I could feel the Holy Spirit move inside of me and I was able to listen without all the walls up. You spoke about taking care of our bodies as an act of worship to God! Wow! I had never thought of it that way. Here is this amazing gift God gave me and I wasn’t using it to glorify His name! I was lazy, tired, and full of excuses why I couldn’t lose the weight. I wasn’t focused on the right reasons to lose it.  I had never included HIM each time I struggled to lose the weight.
This time I realized that if I truly wanted to walk the Christian path I had to lose the weight with His guidance. Four days after your sermon I joined Weight Watchers for the sixth time in my life. In the past, I had lost 25 lbs and would quit. This time, it was different. I wanted to make my life better so that I could show others what God can truly do in your life if you just seek Him. I have now lost 60lbs! I am 25 lbs away from my goal! I just entered my first 5k which I will be running in August. I am a better mother, wife, daughter, and friend because of this change.
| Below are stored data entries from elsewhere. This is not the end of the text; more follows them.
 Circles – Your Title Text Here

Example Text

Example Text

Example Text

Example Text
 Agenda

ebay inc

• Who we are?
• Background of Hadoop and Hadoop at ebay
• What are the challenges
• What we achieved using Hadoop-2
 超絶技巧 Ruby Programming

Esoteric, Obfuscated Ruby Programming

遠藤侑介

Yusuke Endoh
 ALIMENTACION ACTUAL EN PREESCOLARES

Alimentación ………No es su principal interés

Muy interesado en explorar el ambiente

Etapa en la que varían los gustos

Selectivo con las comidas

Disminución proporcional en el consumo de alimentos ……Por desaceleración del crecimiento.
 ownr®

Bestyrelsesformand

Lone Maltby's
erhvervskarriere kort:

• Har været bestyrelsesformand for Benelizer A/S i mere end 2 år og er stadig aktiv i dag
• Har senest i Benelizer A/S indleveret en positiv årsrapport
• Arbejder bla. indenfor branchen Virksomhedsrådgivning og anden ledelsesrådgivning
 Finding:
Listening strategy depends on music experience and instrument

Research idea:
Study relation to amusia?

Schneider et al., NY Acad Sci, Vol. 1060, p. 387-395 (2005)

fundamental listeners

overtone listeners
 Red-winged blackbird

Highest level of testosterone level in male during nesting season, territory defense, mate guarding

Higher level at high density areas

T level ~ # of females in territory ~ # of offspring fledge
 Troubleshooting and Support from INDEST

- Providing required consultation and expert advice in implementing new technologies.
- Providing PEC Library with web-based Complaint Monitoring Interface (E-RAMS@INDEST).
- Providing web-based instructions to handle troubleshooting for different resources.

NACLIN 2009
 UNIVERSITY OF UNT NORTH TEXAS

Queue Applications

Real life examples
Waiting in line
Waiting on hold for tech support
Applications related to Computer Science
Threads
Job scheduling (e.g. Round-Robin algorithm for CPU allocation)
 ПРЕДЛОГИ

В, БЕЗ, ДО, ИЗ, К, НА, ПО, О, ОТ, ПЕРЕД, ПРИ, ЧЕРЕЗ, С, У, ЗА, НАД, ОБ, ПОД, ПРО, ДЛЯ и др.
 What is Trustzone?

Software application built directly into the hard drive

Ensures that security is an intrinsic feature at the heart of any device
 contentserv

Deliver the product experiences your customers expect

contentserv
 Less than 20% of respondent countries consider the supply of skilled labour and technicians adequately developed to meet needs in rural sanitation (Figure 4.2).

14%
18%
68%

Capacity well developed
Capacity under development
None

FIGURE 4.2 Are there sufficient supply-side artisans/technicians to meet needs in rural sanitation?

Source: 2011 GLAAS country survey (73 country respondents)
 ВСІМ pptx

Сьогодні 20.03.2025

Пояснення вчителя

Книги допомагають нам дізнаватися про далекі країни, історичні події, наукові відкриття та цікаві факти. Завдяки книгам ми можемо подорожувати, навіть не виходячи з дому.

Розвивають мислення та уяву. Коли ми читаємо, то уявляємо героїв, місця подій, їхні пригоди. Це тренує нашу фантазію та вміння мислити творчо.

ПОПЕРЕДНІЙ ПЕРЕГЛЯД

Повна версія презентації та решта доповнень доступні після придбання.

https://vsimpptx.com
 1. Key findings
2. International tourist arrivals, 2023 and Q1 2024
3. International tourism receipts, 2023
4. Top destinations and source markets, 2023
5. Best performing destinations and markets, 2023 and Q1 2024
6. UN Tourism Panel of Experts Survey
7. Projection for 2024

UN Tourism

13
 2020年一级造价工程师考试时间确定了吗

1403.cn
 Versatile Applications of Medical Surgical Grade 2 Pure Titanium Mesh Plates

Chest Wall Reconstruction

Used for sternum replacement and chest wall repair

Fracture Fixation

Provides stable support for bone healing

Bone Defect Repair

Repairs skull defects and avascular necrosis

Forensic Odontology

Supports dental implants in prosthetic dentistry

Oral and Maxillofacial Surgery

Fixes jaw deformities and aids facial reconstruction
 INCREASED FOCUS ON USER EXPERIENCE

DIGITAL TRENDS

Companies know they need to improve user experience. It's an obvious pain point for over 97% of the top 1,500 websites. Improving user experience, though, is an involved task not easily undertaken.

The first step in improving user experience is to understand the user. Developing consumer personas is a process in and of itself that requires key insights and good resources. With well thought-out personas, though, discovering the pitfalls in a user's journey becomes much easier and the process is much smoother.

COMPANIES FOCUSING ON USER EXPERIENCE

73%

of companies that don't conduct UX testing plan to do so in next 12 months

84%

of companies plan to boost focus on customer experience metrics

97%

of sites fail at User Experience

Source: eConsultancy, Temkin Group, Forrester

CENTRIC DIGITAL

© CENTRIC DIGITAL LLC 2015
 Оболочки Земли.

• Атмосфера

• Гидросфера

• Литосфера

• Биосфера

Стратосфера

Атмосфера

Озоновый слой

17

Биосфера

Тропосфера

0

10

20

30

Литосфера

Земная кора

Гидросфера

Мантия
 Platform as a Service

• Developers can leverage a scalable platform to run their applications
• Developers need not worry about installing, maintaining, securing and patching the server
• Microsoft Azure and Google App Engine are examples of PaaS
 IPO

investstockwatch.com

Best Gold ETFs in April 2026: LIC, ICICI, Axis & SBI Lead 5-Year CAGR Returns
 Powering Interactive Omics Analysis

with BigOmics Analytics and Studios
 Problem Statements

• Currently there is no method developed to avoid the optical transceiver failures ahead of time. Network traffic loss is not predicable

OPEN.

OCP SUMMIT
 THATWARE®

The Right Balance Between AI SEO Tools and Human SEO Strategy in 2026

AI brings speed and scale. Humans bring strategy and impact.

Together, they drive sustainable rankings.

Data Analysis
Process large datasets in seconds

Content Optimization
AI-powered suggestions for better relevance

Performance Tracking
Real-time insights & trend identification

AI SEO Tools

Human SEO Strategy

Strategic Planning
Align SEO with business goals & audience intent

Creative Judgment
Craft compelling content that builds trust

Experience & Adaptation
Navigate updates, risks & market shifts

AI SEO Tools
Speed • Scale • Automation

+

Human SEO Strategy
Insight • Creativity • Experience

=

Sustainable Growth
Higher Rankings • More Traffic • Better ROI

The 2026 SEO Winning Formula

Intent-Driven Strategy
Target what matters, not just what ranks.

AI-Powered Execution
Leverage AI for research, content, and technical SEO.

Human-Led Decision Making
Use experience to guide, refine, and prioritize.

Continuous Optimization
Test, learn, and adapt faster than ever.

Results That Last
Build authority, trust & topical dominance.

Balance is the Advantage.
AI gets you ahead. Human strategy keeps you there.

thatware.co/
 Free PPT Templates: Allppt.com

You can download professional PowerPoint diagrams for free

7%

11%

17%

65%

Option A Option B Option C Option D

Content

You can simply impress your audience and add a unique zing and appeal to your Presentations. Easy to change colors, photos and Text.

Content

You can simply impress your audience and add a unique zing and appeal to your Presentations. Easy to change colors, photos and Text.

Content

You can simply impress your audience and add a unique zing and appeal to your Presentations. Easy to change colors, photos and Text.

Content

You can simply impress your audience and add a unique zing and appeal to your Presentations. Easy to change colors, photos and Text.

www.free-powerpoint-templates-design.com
So to sum it up.. thank you for being the type of Pastor who will say what needs to be said to help us grow closer to God and be the best Christians we can possibly be.

Kim, thank you so much for letting me share your story.  I hope and pray that it encourages people in their own struggle to honor and worship God with their bodies.  I know it wasn’t easy for you to be vulnerable like this, but I know that it will not only help others but help you on your journey as well.
For everyone, please remember that It’s not about how much we weigh or how we look.  It’s not about how good or bad we follow an eating plan or exercise routine.  This starts on the inside and works it’s way to the outside.  It starts with my desire to worship Jesus with my body and leads to how I care for it every day!